The rapid progress of GANs and Diffusion Models poses new challenges for detecting AI-generated images. Although CLIP-based detectors exhibit promising generalization, they often rely on semantic cues rather than generator artifacts, leading to brittle performance under distribution shifts. In this work, we revisit the nature of semantic bias and uncover that Patch Shuffle provides an unusually strong benefit for CLIP, that disrupts global semantic continuity while preserving local artifact cues, which reduces semantic entropy and homogenizes feature distributions between natural and synthetic images.
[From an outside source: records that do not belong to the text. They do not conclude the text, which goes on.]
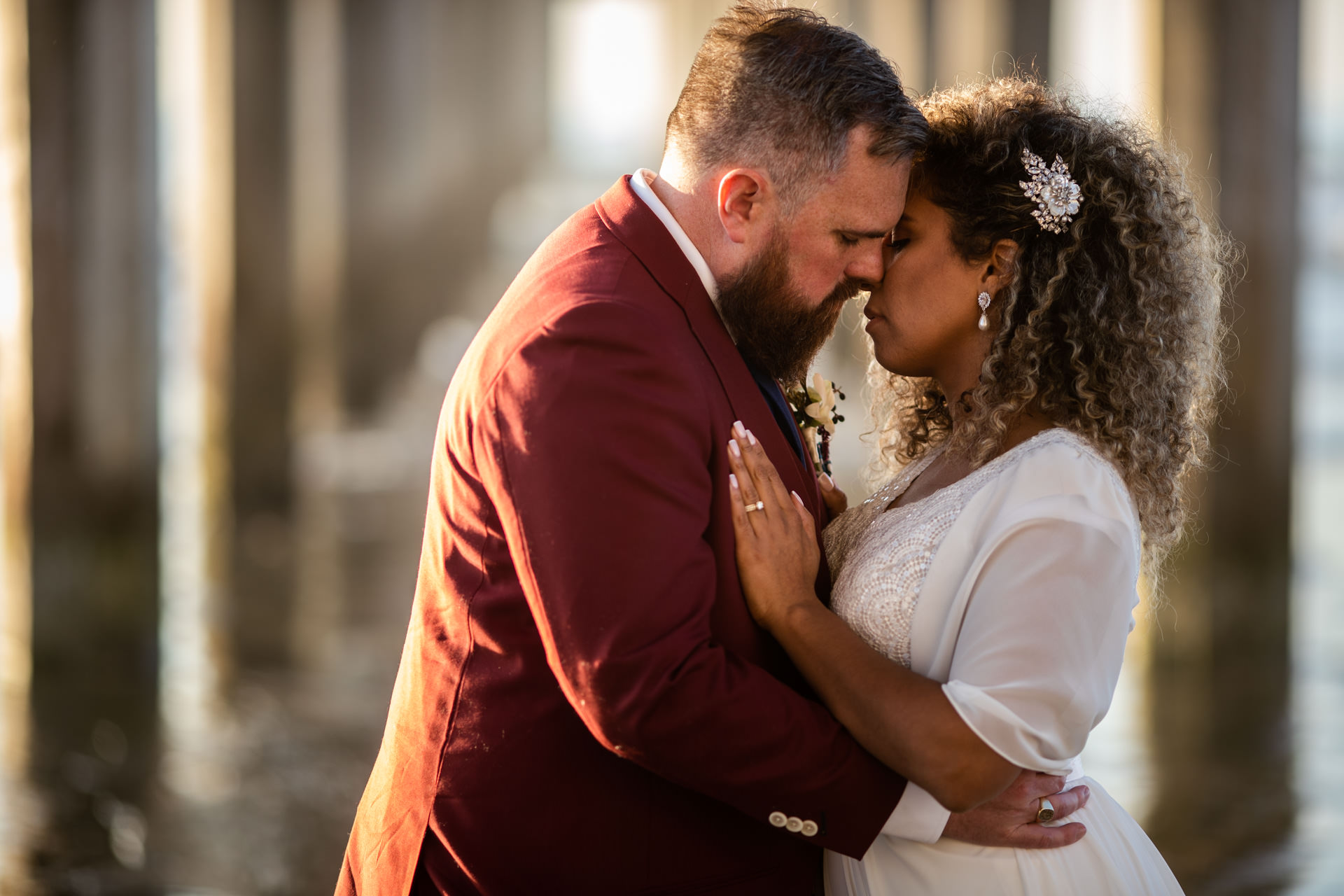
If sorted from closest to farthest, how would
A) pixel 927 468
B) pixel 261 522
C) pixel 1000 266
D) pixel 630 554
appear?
pixel 630 554 → pixel 1000 266 → pixel 927 468 → pixel 261 522

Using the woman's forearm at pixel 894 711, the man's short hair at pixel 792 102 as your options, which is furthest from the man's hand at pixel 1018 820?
the man's short hair at pixel 792 102

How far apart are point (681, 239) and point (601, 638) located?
725 mm

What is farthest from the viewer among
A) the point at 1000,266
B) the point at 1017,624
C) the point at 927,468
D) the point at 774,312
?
the point at 927,468

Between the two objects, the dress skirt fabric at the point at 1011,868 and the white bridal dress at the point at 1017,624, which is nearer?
the white bridal dress at the point at 1017,624

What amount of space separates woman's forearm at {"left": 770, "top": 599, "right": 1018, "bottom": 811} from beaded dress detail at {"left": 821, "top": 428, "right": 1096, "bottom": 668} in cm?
10

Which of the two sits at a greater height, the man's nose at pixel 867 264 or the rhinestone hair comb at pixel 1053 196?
the rhinestone hair comb at pixel 1053 196

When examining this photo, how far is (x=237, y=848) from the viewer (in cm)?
452

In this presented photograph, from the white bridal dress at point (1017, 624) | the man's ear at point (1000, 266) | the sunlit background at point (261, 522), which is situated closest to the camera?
the white bridal dress at point (1017, 624)

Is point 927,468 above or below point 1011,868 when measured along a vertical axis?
above

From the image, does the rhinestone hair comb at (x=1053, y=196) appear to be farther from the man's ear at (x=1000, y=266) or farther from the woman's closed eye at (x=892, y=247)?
the woman's closed eye at (x=892, y=247)

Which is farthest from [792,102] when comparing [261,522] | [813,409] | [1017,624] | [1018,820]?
[261,522]

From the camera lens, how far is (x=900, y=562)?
2432mm

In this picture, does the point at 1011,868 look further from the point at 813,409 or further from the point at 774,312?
the point at 774,312

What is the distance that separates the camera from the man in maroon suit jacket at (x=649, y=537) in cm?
204
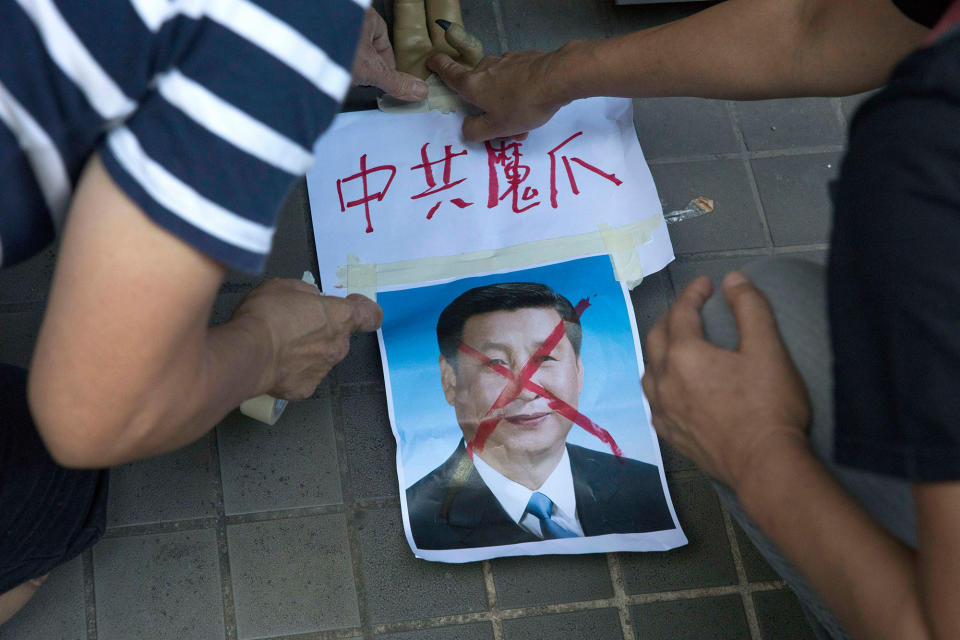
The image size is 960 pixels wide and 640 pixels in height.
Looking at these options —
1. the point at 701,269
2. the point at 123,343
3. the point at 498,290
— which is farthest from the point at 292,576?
the point at 701,269

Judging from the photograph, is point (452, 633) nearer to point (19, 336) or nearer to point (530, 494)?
point (530, 494)

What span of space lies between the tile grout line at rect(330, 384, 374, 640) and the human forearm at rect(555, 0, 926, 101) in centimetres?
42

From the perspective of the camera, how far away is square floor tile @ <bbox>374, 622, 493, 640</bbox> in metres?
0.78

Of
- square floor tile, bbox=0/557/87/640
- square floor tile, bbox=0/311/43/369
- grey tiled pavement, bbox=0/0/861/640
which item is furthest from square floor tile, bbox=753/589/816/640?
square floor tile, bbox=0/311/43/369

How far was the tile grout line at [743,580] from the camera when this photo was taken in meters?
0.82

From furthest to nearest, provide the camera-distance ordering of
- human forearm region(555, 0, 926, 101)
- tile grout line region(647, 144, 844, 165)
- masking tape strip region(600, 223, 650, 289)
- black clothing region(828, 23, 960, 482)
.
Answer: tile grout line region(647, 144, 844, 165) → masking tape strip region(600, 223, 650, 289) → human forearm region(555, 0, 926, 101) → black clothing region(828, 23, 960, 482)

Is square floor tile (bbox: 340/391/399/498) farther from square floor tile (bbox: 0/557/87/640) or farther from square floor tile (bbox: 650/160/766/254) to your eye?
square floor tile (bbox: 650/160/766/254)

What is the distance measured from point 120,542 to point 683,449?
1.85 ft

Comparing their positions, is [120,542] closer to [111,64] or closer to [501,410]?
[501,410]

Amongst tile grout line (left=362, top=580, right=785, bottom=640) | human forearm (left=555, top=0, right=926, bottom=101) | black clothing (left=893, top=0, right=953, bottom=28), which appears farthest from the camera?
tile grout line (left=362, top=580, right=785, bottom=640)

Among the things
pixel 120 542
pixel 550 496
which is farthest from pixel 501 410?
pixel 120 542

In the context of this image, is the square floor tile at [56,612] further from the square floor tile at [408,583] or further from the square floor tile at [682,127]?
the square floor tile at [682,127]

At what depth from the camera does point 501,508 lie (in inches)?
31.6

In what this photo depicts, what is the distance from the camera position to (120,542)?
0.80 meters
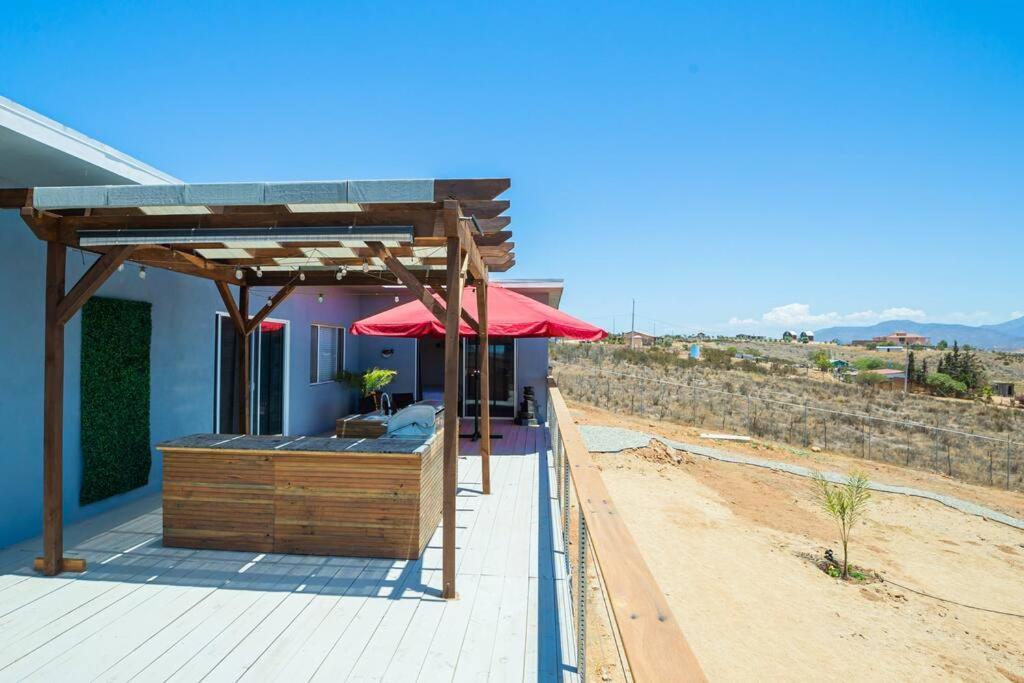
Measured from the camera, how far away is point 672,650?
3.85ft

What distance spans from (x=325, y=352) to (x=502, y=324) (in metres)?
4.24

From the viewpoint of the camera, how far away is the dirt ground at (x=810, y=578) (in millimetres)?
4863

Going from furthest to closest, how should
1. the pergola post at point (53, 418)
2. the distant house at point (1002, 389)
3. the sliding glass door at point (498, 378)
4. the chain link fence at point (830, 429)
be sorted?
the distant house at point (1002, 389) < the chain link fence at point (830, 429) < the sliding glass door at point (498, 378) < the pergola post at point (53, 418)

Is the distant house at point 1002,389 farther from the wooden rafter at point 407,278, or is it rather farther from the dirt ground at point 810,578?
the wooden rafter at point 407,278

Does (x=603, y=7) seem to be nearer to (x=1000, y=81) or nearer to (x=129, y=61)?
(x=129, y=61)

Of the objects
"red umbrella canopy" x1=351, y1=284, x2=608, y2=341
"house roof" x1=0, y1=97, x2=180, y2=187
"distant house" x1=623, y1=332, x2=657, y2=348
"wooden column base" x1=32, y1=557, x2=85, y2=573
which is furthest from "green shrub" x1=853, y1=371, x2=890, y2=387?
"wooden column base" x1=32, y1=557, x2=85, y2=573

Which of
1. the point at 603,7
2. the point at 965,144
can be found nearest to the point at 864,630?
the point at 603,7

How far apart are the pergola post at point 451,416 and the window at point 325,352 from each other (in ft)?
20.2

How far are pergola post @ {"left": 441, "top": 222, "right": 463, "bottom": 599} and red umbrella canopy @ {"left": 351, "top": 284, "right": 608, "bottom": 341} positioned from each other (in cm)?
317

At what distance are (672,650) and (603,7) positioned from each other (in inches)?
381

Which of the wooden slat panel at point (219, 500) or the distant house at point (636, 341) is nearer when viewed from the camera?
the wooden slat panel at point (219, 500)

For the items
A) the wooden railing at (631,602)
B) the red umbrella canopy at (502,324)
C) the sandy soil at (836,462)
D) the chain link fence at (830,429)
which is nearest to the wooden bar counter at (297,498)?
the wooden railing at (631,602)

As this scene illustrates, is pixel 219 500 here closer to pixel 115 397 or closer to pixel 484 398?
pixel 115 397

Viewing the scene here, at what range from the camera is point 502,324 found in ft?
22.4
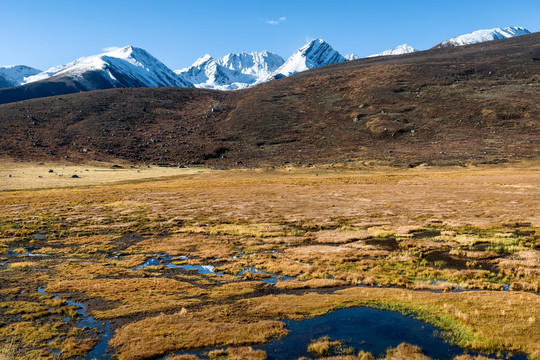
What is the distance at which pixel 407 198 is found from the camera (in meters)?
69.2

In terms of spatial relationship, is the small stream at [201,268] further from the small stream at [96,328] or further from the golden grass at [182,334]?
the small stream at [96,328]

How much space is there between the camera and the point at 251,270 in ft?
102

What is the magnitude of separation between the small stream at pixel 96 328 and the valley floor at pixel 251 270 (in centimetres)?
11

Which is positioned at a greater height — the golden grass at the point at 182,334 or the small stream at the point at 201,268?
the golden grass at the point at 182,334

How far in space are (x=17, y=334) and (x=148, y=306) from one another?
22.4ft

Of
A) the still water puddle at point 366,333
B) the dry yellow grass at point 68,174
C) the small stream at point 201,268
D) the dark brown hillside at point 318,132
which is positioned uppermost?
the dark brown hillside at point 318,132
Through a detailed layer-wise analysis, we further show that CLIP's deep semantic structure functions as a regulator that stabilizes cross-domain representations once semantic bias is suppressed. Guided by these findings, we propose SemAnti, a semantic-antagonistic fine-tuning paradigm that freezes the semantic subspace and adapts only artifact-sensitive layers under shuffled semantics. Despite its simplicity, SemAnti achieves state-of-the-art cross-domain generalization on AIGCDetectBenchmark and GenImage, demonstrating that regulating semantics is key to unlocking CLIP's full potential for robust AI-generated image detection.